While a comparable emergency powers law theoretically extends to Israeli citizens, only one - Khaled Daoud, a Palestinian with an Israeli passport – is held under it.
"This is an apartheid system," Almodalal, the Gaza government spokeswoman, said.
Many of the administrative detainees are political leaders and other prominent figures in their communities, al-Wuhaidi said. For example, nine members of the Palestinian Legislative Council, the elected parliament of the West Bank and Gaza Strip, are currently detained.
"As recently as 2009, nearly a third of all Palestinian legislators were held in Israeli detention, preventing the PLC from reconvening since mid-2007," Addameer said on 1 April.

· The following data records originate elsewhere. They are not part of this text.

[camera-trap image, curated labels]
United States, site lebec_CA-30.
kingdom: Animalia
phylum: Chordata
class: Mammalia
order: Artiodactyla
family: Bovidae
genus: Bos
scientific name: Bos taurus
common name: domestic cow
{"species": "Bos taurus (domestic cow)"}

One of the Palestinian legal defense and advocacy group's own staff has also fallen afoul of the administrative detention law. On 21 October 2013, Samer al-Arbin, an Addameer accountant, received a four-month order after his arrest three weeks earlier. It came on the heels of a series of arrests, raids and travel bans against the organization, its officers and employees.
"The Israeli military's apparent persecution of a prisoners' rights group, especially without allowing the individuals to defend themselves, is a prime example of the injustices the group seeks to counter," Joe Stork, Human Rights Watch's deputy Middle East director, said the following week. "The military should stop harassing Addameer's employees on the basis of vague or secret evidence."
The strike continues
Ahmad Rimawi, a student, was detained by Israeli soldiers at a checkpoint on 17 November 2012, five days after his eighteenth birthday. Now nineteen and on his third administrative detention order – based "only a speculation of his alleged 'offenses,' without providing any evidence against him," Addameer said – he is the youngest administrative detainee on hunger strike.

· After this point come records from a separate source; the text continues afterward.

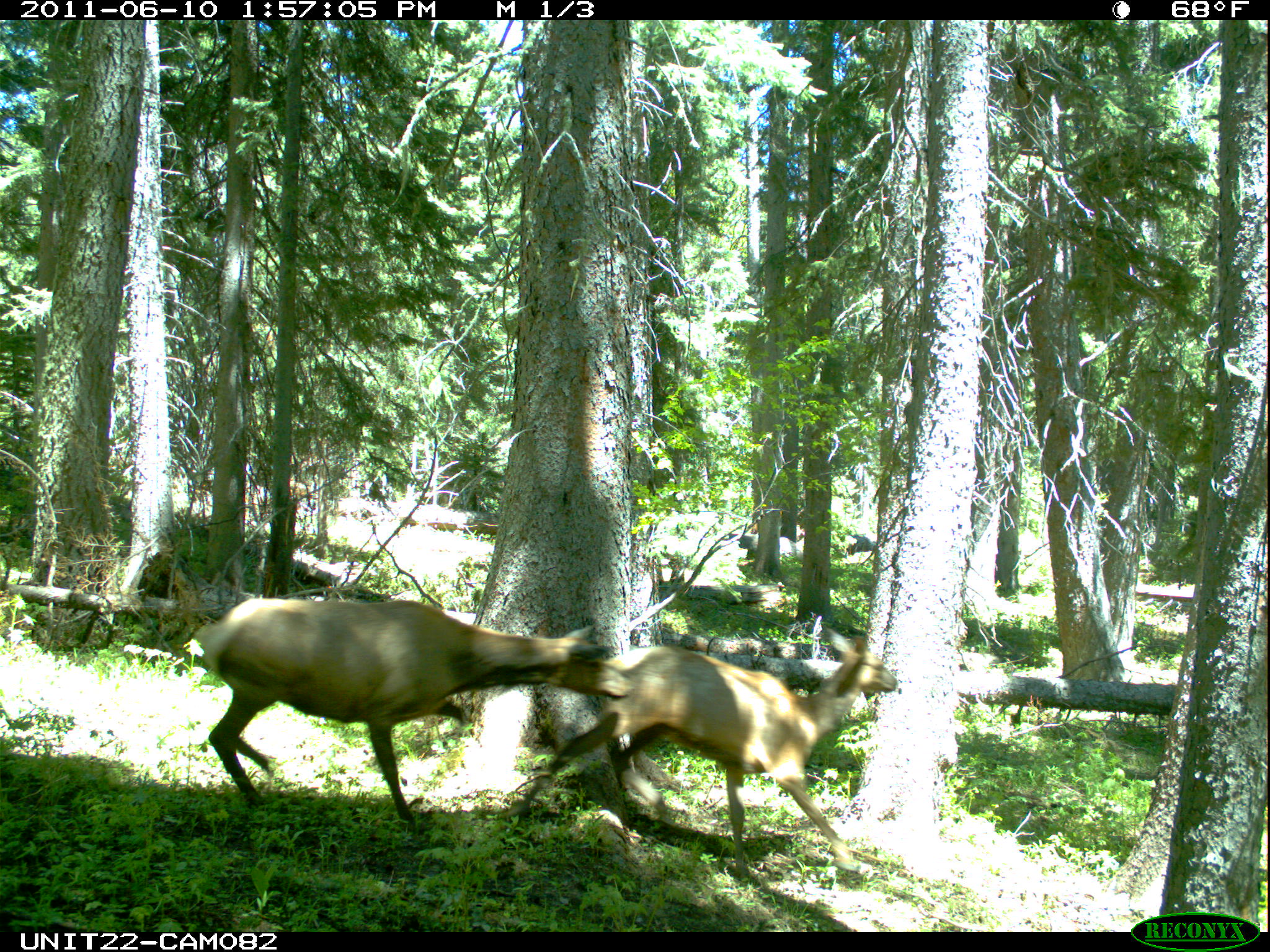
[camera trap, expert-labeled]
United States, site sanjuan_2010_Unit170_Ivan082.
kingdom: Animalia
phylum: Chordata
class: Mammalia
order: Artiodactyla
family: Cervidae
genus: Cervus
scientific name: Cervus elaphus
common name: red deer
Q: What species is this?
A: Cervus elaphus (red deer).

In recent days, the Israeli Prison Service has placed 51 administrative detainees hunger-striking at its Negev Prison in solidarity confinement, while 37 in Ofer Prison were transferred into solitary confinement at Ramle Prison, according to the Palestinian Prisoners' Society. The group also said many had been denied legal and family visits.

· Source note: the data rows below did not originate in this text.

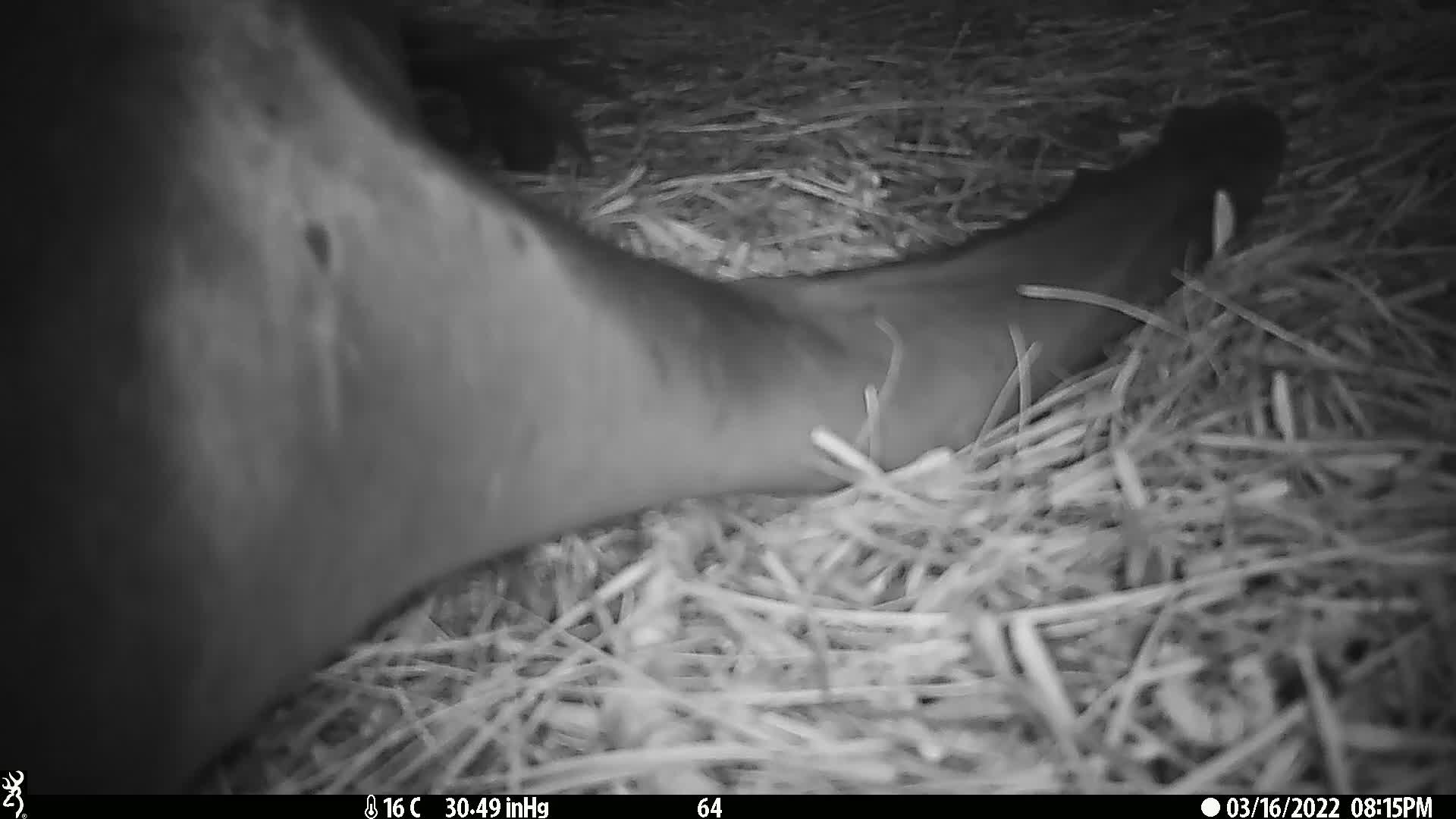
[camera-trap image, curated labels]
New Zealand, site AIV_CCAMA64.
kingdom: Animalia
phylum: Chordata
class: Mammalia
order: Carnivora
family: Otariidae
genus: Phocarctos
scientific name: Phocarctos hookeri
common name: new zealand sea lion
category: sealion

Al-Wuhaidi speculated that these measures were intended to prevent hunger-strikers from learning of outside support, as well as to discourage the spread of the strike. Regardless, the number of participants has grown since the strike began 15 days ago. On 1 May, 26 new administrative detainees joined it, the Palestinian Prisoners' Society said.
On Monday, as representatives of their parties spoke in Gaza, veteran prisoners Marwan Barghouti, a Fatah PLC member, and Abbas al-Sayed, a senior Hamas leader, both recipients of multiple life sentences by Israeli military courts, announced they would join the strike in solidarity with administrative detainees, former Palestinian minister of prisoners' affairs Wasfi Qabha said.
Their participation is likely to spur their movements to greater support for the strike, as well as boosting the reconciliation bid, according to al-Wuhaidi.
"Because of the dispute between the factions before, even the issue of detainees was affected," he said. "Our efforts weren't at their maximum, and didn't meet the expectations of the prisoners."
Unity between factions, he thinks, will help them coordinate their efforts to support the prisoners, whether through the diplomacy and negotiations of Fatah or the armed resistance favoured by Hamas, Palestinian Islamic Jihad and others. "Reconciliation is necessary to pressure the Israelis by uniting our strategies," said al-Wuhaidi.
"It's very important for both kinds of operations to follow the same line," Almodalal agreed. "We cannot separate them, or give up on one of them."
The prisoners, she added, can bring supporters of the different approaches, as well as parties, together. "They are the sign of our freedom, our steadfastness, and our independence."
As the strike, called the "Freedom Revolution" by participants, enters its third week, supporters are making plans for a long fight.
"This battle of freedom will last until the prisoners get their rights," al-Wuhaidi said. "They're not going to give up."